RECORDS -
· · · ·

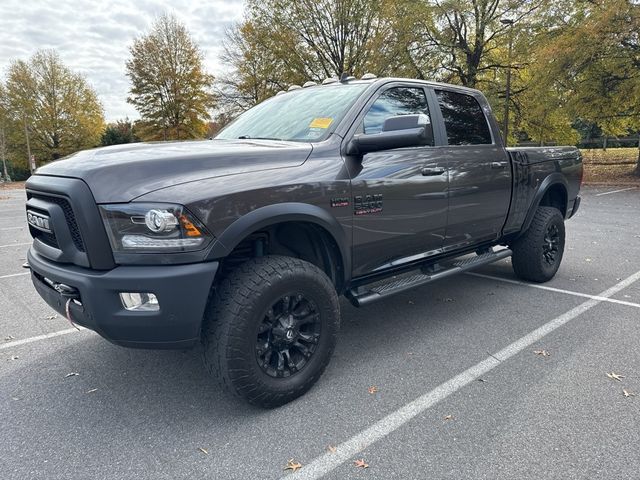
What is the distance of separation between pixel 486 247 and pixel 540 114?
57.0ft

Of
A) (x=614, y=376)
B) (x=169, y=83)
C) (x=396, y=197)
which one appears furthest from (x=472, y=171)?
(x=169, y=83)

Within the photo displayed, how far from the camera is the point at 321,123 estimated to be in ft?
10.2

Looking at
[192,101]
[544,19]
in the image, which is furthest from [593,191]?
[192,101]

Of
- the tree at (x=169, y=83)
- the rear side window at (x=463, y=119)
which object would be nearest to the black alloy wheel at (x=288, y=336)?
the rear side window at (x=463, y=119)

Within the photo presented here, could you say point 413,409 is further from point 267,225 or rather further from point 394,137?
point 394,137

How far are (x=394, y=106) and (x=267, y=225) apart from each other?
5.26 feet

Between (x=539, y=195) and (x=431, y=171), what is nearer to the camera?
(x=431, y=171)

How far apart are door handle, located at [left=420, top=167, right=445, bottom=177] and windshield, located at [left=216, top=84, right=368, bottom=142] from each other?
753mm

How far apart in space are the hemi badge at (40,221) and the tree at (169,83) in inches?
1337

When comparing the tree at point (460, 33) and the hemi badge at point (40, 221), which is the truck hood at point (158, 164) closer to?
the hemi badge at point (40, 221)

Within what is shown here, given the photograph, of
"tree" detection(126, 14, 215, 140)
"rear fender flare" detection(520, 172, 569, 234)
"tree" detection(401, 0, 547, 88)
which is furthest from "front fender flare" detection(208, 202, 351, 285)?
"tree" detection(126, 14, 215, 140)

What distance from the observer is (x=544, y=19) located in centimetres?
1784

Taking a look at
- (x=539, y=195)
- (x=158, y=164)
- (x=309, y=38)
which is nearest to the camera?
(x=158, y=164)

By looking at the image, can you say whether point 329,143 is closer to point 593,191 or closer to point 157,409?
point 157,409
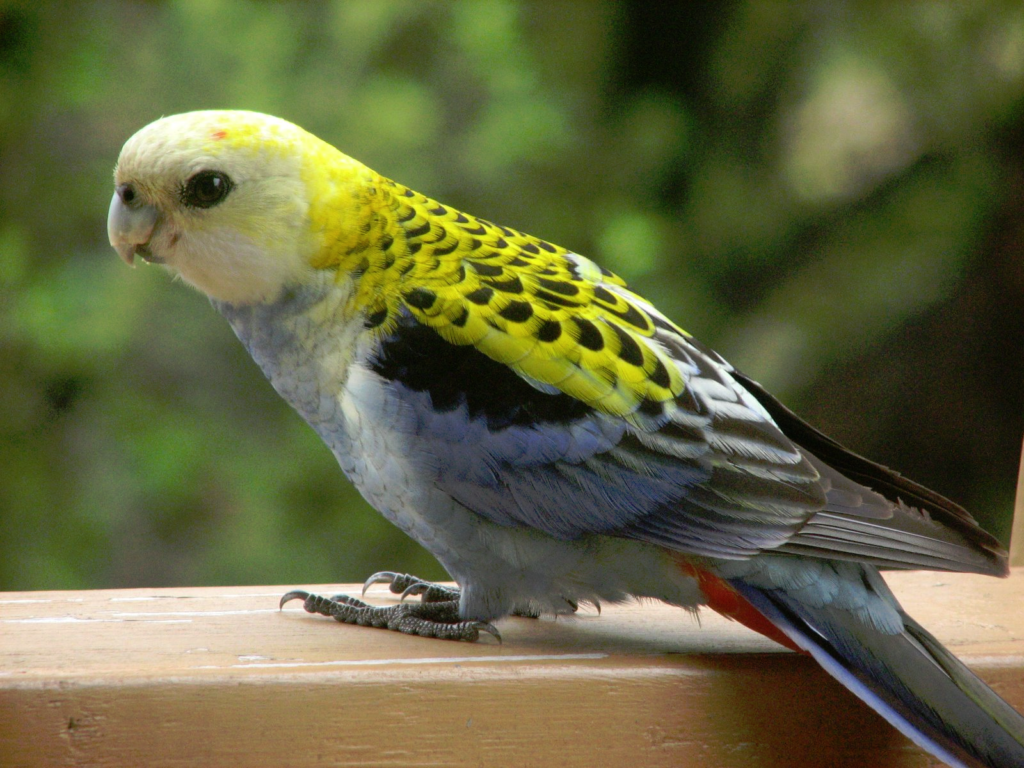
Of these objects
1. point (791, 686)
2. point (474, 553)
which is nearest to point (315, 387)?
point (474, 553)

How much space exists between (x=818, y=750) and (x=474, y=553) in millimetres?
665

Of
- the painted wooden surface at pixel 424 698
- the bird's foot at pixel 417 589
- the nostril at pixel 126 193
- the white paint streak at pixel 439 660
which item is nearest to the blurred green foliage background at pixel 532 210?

· · · ·

PROBLEM STATEMENT -
Reproduce all of the lines above word for word, leaving out the pictures.

WRITTEN SOLUTION -
What is the distance of separation between pixel 486 247 and pixel 540 114?
57.0ft

Of
A) (x=614, y=376)
B) (x=169, y=83)
C) (x=396, y=197)
which one appears furthest from (x=472, y=171)?
(x=169, y=83)

Within the photo displayed, how far from the camera is the point at 321,123 estimated to be in ft?
10.2

Looking at
[192,101]
[544,19]
in the image, which is furthest from [593,191]?
[192,101]

Of
- the tree at (x=169, y=83)
- the rear side window at (x=463, y=119)
which object would be nearest to the black alloy wheel at (x=288, y=336)?
the rear side window at (x=463, y=119)

Within the photo presented here, could you say point 413,409 is further from point 267,225 or rather further from point 394,137?
point 394,137

How far are (x=394, y=106) and (x=267, y=225) apart from each other?
5.26 feet

Between (x=539, y=195) and (x=431, y=171), what is nearer to the camera?
(x=431, y=171)

How far apart are door handle, located at [left=420, top=167, right=445, bottom=177] and windshield, located at [left=216, top=84, right=368, bottom=142] from each other?
753mm

How far apart in space are the hemi badge at (40,221) and the tree at (169,83) in inches?
1337

When comparing the tree at point (460, 33) and the hemi badge at point (40, 221), which is the truck hood at point (158, 164) closer to?
the hemi badge at point (40, 221)

Within what is shown here, given the photograph, of
"tree" detection(126, 14, 215, 140)
"rear fender flare" detection(520, 172, 569, 234)
"tree" detection(401, 0, 547, 88)
which is furthest from "front fender flare" detection(208, 202, 351, 285)?
"tree" detection(126, 14, 215, 140)

What distance from the observer is (x=544, y=19) located in centimetres?
1784

Taking a look at
- (x=539, y=195)
- (x=158, y=164)
- (x=309, y=38)
which is nearest to the camera?
(x=158, y=164)

By looking at the image, can you say whether point 329,143 is closer to point 593,191 or closer to point 157,409?
point 157,409
Of these objects
1. point (791, 686)
2. point (474, 553)
which is nearest to point (315, 387)?
point (474, 553)

How much space exists between (x=818, y=750) and (x=474, y=553) in millimetres?
665

Of
- the painted wooden surface at pixel 424 698
- the bird's foot at pixel 417 589
- the nostril at pixel 126 193
- the white paint streak at pixel 439 660
which item is nearest to the blurred green foliage background at pixel 532 210?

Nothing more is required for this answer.